August 31, 2019

[Book Review] Penyap - Sayyidatul Imamah (Versi ARC)

Judul: Penyap
Penulis: Sayyidatul Imamah
Genre: Teenlit
Perkiraan rilis: Oktober, 2019
Tebal: 319 halaman
Bahasa: Indonesia
Penerbit: Storial Publishing
ISBN: -
Harga: IDR. -
Rate: ★★★★☆


B l u r b :

Bagi Leo Sebastian, hidup adalah lorong-lorong gelap berliku. Di dalamnya, ia tersaruk-saruk sendirian. Leo keliru. Di dalam kegelapan itu, ia bertemu Anasera. Gadis itu mengisi kekosongan yang selama ini menguasai Leo.

Bagi Anasera, hari esok adalah sebuah dinding tebal. Ia tidak bisa melihat apa pun di balik tembok itu. Namun, berkat Leo, Anasera mulai berani mengirimkan mimpi-mimpinya ke masa depan.

Sejak pertemuan mereka di rel kereta api saat itu, pelan-pelan cahaya mulai terkuak. Leo tersenyum dengan keyakinan bahwa hidup tidaklah sekosong itu dan bersama Leo, Anasera merasa hidupnya berharga. Namun, ketika mereka pikir semuanya akan baik-baik saja, sesuatu terjadi.

*

Pertama, aku ngerasa beruntung banget karena terpilih menjadi salah satu dari 20 bookstagram yang berkesempatan membaca dan mengulas novel ini versi ARC. Bangga banget loh bisa baca duluan sebelum bukunya resmi terbit, hehe.... Bulan lalu aku baca novel dengan tema yang sejenis dengan ini, judulnya Represi, di mana tokoh utamanya juga memiliki kecenderungan untuk bunuh diri. Tapi jika dipandang dari sudut pandang emosional, Penyap ini jauh lebih emosional.

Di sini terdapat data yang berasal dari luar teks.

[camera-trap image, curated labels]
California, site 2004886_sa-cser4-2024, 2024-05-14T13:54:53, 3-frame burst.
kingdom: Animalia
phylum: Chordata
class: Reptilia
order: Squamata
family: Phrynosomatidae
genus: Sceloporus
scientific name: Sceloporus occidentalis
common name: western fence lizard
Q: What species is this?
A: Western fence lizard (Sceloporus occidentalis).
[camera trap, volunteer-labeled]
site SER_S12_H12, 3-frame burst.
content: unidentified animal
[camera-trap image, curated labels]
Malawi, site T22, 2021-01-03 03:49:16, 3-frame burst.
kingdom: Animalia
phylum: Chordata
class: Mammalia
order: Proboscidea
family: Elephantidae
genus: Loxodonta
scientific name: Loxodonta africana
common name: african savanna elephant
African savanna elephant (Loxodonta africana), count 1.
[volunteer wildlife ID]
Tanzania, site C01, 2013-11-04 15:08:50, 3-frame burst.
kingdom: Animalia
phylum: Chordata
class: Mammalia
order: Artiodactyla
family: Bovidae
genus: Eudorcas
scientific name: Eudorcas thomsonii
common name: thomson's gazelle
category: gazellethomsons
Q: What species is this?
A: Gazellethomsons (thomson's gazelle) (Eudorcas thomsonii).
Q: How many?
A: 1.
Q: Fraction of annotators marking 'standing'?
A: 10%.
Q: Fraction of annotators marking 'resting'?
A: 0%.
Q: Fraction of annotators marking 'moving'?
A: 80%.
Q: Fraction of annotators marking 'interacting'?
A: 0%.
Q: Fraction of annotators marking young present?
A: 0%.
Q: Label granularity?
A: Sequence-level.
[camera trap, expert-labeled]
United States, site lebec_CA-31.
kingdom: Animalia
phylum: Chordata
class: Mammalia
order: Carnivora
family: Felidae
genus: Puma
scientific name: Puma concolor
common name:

Dari blurb-nya saja kita sudah bisa merasakan kalau aura buku ini dark. Kelam. Kenyataannya, memang begitu adanya. Seringnya novel teenlit mengusung tema percintaan remaja dan sejenisnya, berbeda dengan Penyap, novel ini mengusung tema mengenai mental illness—plus penderita leukimia limfosit akut. Leo yang seorang penderita mental illness bertemu dengan Anna yang menderita leukimia limfosit akut. Mulanya mereka merasa hidup mereka percuma, jadi bunuh diri adalah pilihan yang tepat untuk mengakhiri segalanya. Pertemuan Leo dan Anna di rel kereta menjadi awal mula kedekatan mereka. Yah, meski mereka itu sebenarnya satu sekolah, mereka berdua tidak pernah bertegur sapa. Leo terkenal sebagai murid bandel yang berada di ambang drop out, sementara Anna jarang masuk sekolah karena fokus dengan penyembuhan penyakitnya.

Dari tidak pernah, kini menjadi terbiasa.
Hubungan Leo dan Anna menjadi dekat. Leo merasa baru kali ini ada seseorang yang benar-benar 'memandangnya', tak peduli seperti apa keadaannya. Pun juga dengan Anna yang mendapatkan kembali semangatnya untuk melawan penyakitnya. Sederhananya, mereka berdua menemukan sebuah alasan untuk hidup. Jadi jangan bayangkan kalau buku ini berisi cerita tentang sepasang kekasih yang salah satunya berada di ambang maut, sementara yang satunya lagi selalu berada di sisinya, menikmati waktu bersama selagi mereka bisa. No! Big no! Novel ini lebih menyorot mengenai mental illness serta perjuangan untuk melawannya.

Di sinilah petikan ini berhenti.